Se está hablando mucho últimamente del trastorno por déficit de naturaleza (NDD por sus siglas en inglés). Este concepto –que no tiene raíces diagnósticas- lo propone un periodista norteamericano llamado Richard Louv en su libro, Los últimos niños en el bosque (2005). Es un libro muy inspirador que se ha convertido en un longseller. Se ha vendido sin cesar desde que se publicó y ha generado numerosas iniciativas educativas, recreativas, institucionales y de salud, a partir de su hipótesis: los efectos negativos del alejamiento del niño de la naturaleza se acaban  convirtiendo en un trastorno.

Louv argumenta que el coste humano de la “alienación de la naturaleza” se mide en una disminución en el uso de las percepciones sensoriales, en dificultades de atención y en tasas más altas de enfermedades físicas (muy claramente la obesidad) y emocionales donde destacan en los últimos años unos niños más ansiosos y depresivos.

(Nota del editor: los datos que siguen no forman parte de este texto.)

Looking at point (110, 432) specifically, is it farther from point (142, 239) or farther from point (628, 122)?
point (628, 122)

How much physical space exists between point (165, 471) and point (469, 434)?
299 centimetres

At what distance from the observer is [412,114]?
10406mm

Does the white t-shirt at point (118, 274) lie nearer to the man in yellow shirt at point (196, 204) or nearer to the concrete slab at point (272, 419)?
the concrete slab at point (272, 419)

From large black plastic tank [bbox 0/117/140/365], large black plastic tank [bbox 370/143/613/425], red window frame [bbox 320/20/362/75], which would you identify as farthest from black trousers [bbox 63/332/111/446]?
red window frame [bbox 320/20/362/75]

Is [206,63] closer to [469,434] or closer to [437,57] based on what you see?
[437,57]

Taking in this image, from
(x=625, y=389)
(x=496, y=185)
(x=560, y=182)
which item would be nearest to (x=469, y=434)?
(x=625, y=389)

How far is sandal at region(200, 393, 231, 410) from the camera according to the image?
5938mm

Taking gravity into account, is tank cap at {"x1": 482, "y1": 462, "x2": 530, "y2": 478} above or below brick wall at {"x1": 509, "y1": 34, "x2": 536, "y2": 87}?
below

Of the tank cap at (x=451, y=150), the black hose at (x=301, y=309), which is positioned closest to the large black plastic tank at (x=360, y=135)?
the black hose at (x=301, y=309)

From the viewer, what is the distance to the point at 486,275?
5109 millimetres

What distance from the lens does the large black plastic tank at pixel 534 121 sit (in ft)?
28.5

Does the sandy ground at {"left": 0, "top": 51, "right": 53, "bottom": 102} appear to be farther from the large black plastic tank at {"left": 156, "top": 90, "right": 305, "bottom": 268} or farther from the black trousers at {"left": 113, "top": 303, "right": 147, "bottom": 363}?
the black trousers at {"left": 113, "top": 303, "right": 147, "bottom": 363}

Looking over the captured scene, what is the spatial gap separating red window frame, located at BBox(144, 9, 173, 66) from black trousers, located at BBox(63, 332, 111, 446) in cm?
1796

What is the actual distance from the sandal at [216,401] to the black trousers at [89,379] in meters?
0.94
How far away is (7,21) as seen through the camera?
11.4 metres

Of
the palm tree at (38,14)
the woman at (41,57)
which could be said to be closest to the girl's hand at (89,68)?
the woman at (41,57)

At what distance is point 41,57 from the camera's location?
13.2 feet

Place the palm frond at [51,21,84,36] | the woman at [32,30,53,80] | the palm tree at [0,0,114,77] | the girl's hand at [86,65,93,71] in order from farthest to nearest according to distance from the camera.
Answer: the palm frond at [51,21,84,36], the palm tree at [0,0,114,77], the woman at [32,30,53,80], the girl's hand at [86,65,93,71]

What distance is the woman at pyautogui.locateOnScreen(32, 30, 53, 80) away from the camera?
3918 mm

El trastorno por déficit de naturaleza es una guía popular para entender una realidad: el alejamiento de la naturaleza de una sociedad hiper-urbanizada abocada hacia un ocio de consumo imparable que genera más estrés que descanso y un sedentarismo que puede traducirse en muchos aspectos: no sólo en sobrepeso y obesidad, sino también en diabetes, enfermedades coronarias, asma y otras dolencias que en los últimos años se están adelantando a edades muy tempranas.

No es fácil establecer una relación global causa-efecto lineal entre la pérdida de naturaleza y el aumento de una vida poco saludable a tenor de los estilos de vida en entornos urbanos cada vez más agitados. Pero en algunos aspectos si se pueden establecer algunas correlaciones razonables entre el alejamiento de los entornos naturales con la caída de la actividad física, las dietas cada vez más calóricas y el aumento del estrés,

Louv es periodista, no epidemiólogo ni psiquiatra ni pediatra. Pero sus intuiciones son muy jugosas: él señala que los niños han sido amistosamente encerrados en los hogares en aras a una protección que a menudo es una sobreprotección restrictiva.

Existen dos estudios interesantes que refrendan la hipótesis de Louv en algunos aspectos: el primero señala que niños que padecen TDAH (trastorno por déficit de atención e hiperactividad) después de 20 minutos en un entorno natural muestran una mayor capacidad de atención y de control de los impulsos que si estuvieran en este mismo lapso de tiempo en espacios cerrados. Estos niños en esta naturaleza abierta y cargada de sorpresas y reclamos delicadísimos se centran, contemplan, observan, juegan concentrados y relajados.

Otro estudio señala que la inmersión en la naturaleza de un grupo de adolescentes durante en un campamento afectó positivamente a su vida durante aquellas semanas en forma de una mayor relajación; una disminución del estrés percibido; un aumento positivo de emociones; un mayor sentido de la totalidad unido a la experiencia de la trascendencia; y, finalmente, una clara mejor de la interacción social. La naturaleza es generosa.